En deux ans, Theresa May a radicalement changé de position passant d’un « Brexit dur » à un « Brexit soft ». Toutes les promesses du camp du Leave se sont envolées : quote-part britannique au budget européen reversée au NHS (National Health Service), aucune conséquence sur l’économie, liberté de conclure des accords commerciaux plus avantageux avec le reste du monde... Aucune de ces promesses n’a résisté au choc avec la réalité.

En résumé, les démissions des « Brexiters » sont à l’image de leur action ministérielle : piteuses voire inexistantes.

Couleuvres en série

Theresa May pensait avoir fait le plus dur en parvenant (enfin !) à obtenir de son gouvernement une position sur le Brexit.
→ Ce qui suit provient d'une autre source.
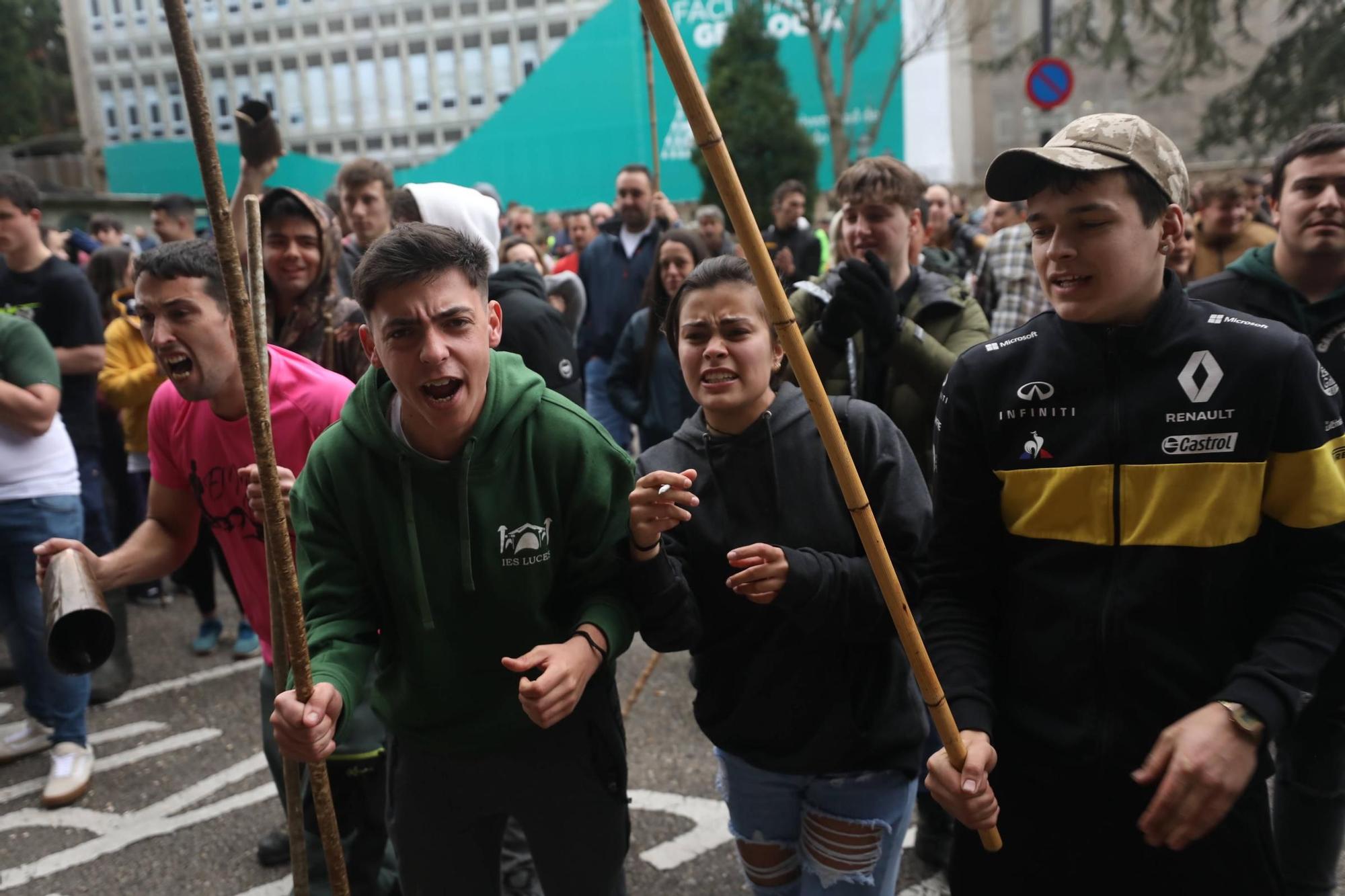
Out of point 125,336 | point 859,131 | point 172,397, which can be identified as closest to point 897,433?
point 172,397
Si les démissions de David Davis et Boris Johnson ne semblent n’avoir que peu d’impact pour le moment, la locataire du 10, Downing street est écartelée entre les Brexiters déterminés à couper tout lien avec l’Union, peu importe le prix pour l’économie britannique, et une partie plus traditionnelle de l’électorat conservateur, pro-entreprise qui s’inquiète grandement des conséquences économiques et financières sur l’économie du pays d’une décision politique dont les partisans sont incapables de gérer les conséquences.

Pas le temps cependant de s’attarder sur la situation, puisque Theresa May a enchainé les claques diplomatiques de son allié américain au sommet de l’OTAN (Organisation du Traité de l’Atlantique nord) puis avec la venue de Donald Trump au Royaume-Uni. Au revoir la visite d’État prévu lors du début de mandat du président américain, place à un format plus réduit. Après avoir littéralement insulté Theresa May en déclarant lors d’un entretien accordé au journal à scandales « The Sun » : « Je lui ai dit comment faire avec le Brexit mais elle a tout foiré », Donald Trump en a ajouté une louche en déclarant qu’en l’état, il n’y aurait aucun accord commercial entre les États-Unis d’Amérique et le Royaume-Uni de Grande-Bretagne et d’Irlande du Nord et qu’il négocierait alors avec l’Union européenne plutôt qu’avec le Royaume-Uni.

Les déclarations à l’emporte-pièce du président Trump n’empêchant pas celui-ci de réaffirmer la solidité de la relation spéciale entre le Royaume-Uni et les États-Unis : « Nous avons une relation très très forte avec le Royaume-Uni. Nous avons de très très bonnes relations avec le Royaume-Uni ». De tels propos après avoir insulté son hôte, s’être ingéré dans ses affaires intérieures et avoir piétiné des décennies de relations diplomatiques nous amènent en effet à penser que la relation entre les États-Unis et son ancienne puissance coloniale est spéciale.

Il n’est pas certain que l’orgueil britannique supporte encore longtemps ces humiliations répétées de celui dont Theresa May espérait tant.

L’appel du « grand large » semble beaucoup moins séduisant depuis que le Royaume-Uni y a succombé.